Face à tout cela et pour revenir sur l’action et sur notre motion, pour nous, le mot d’ordre est clair : pas de moyens, pas de rentrée.
– nous refusons le budget Lecornu, la suppression des postes dans l’éducation ainsi que le maintien dans la précarité des AED et des AESH, pour lesquels nous réclamons un véritable statut et la titularisation immédiate et sans conditions
– nous refusons toutes les réformes visant à démanteler l’éducation prioritaire et à détricoter les garanties statutaires des personnels avec la réforme du concours de recrutement
– nous pensons également qu’il est important de ne plus baser notre calendrier syndical sur le calendrier institutionnel et sur le budget et de nous rapprocher des initiatives prises par le mouvement auto organisées quand elles existent (Et elles existent).
Rappelons qu’un budget, même voté, peut se moduler mais cela n’est possible qu’au prix d’un rapport de force.
Cela est d’autant plus vrai que le gouvernement dispose visiblement de marges de manœuvres budgétaires lorsqu’il estime les dépenses nécessaires. À titre d’exemple, une rallonge de 8 milliards d’euros à été accordée à la Défense, 3 mois après le vote du budget.

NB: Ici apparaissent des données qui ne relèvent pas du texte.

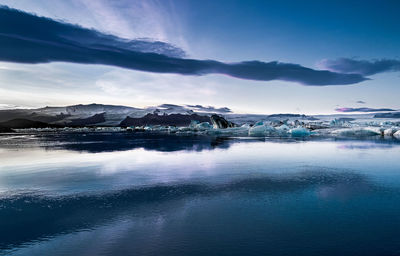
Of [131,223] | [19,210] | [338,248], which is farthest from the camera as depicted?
[19,210]

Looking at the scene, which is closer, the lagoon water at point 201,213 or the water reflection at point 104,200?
the lagoon water at point 201,213

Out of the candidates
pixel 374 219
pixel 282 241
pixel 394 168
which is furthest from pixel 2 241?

Par ailleurs, le refus de la militarisation de la société et de l’école est également un mot d’ordre qui nous semble incontournable aujourd’hui et dans la prochaine année.
Nous ne le répéterons jamais assez : nous refusons de saigner les services publics pour financer la guerre.
Concernant les perspectives concrètes comme l’a dit hier la camarade de Côte d’Or, certaines écoles ont déjà déposé des préavis de grève pour la rentrée.
Ces initiatives sont à soutenir et à notre sens, pour la rentrée, il faudrait encourager la tenue d’HIS sur ces questions et favoriser l’auto-organisation à la base.
Mais il faudrait aussi que les directions syndicales impulsent des mots d’ordre clairs et se lancent dans des batailles que l’on peut gagner. Autrement dit, nous ne voulons pas d’une journée d’action sans lendemain en septembre.
Les collègues pour se mobiliser ont besoin d’envisager qu’ils et elles peuvent gagner. C’est cela qui nous semble être la meilleure stratégie d’action pour lutter contre l’extrême droite ajd : permettre aux organisations syndicales, de gauche, d’emporter des victoires et ce, au plus vite.